Página -
No kintsugi, uma arte milenar de restauro japonesa, os artesão dão nova vida a peças de cerâmica partidas, concertando-as com pó de ouro. A imperfeição, ao invés de ser escondida, é enaltecida e brilha com o esplendor reservado a todas as coisas capazes de serem fonte de nova vida.
A imagem de um vaso de barro repleto de estrias douradas é talvez a melhor imagem para aquilo que Bárbara Paz decidiu fazer com as cicatrizes que lhe sulcam a cara, em Auto-acusação, exposição patente na Appleton – Associação Cultural, até dia 16 de maio.
Longe vai o ano de 1992 e o brutal desastre de automóvel responsável por desenhar, entre cada uma das orelhas e os cantos dos lábios de Bárbara, duas feridas a precisar nada mais nada menos que 400 pontos.

Excerto de dados -

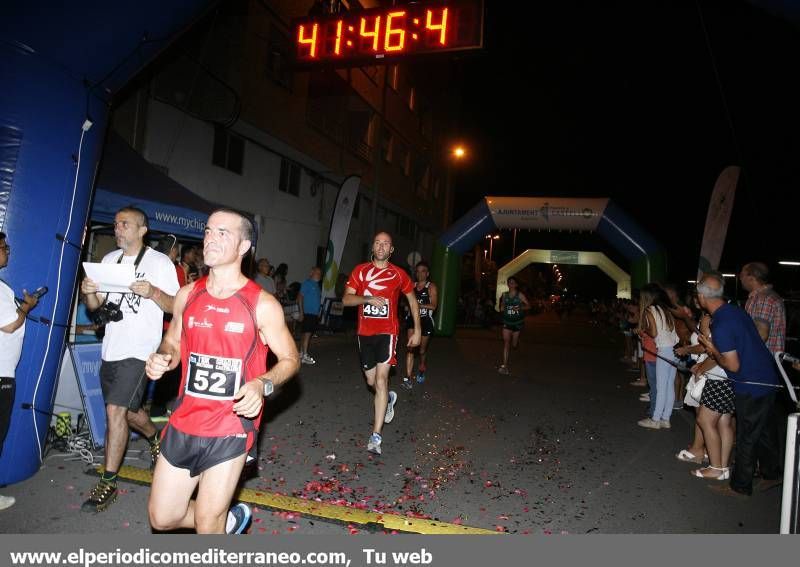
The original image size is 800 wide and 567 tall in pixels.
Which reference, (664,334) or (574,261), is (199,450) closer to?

Objetivo do exercício - Dê continuidade ao texto sobre a exposição Auto-acusação, de Bárbara Paz, a partir da última frase apresentada.

Resposta ao exercício -
Longe vai o tempo em que o sorriso tinha de ser reprimido para poupar a pele, incapaz de esticar mais. Longe vai o tempo em que a cirurgia plástica não dissimulava as cicatrizes ainda frescas. Longe vai o tempo em que foi preciso esquecer o sonho de ser modelo e abraçar novos desafios.
E precisamente porque longe vai o tempo, as quinze obras que compõem Auto-acusação não pretendem apresentar um relato nem uma reconstrução documental do sucedido. O passado é mais memória do que facto, é mais matéria de construção do que de recordação.
Na penumbra que mergulha o piso superior da Appleton, quer-se mostrar o que é a dor, de que forma ela nos molda e até que ponto há feridas que, por rasgarem a alma com tal violência, ardem-nos na pele até ao último dia das nossas vidas.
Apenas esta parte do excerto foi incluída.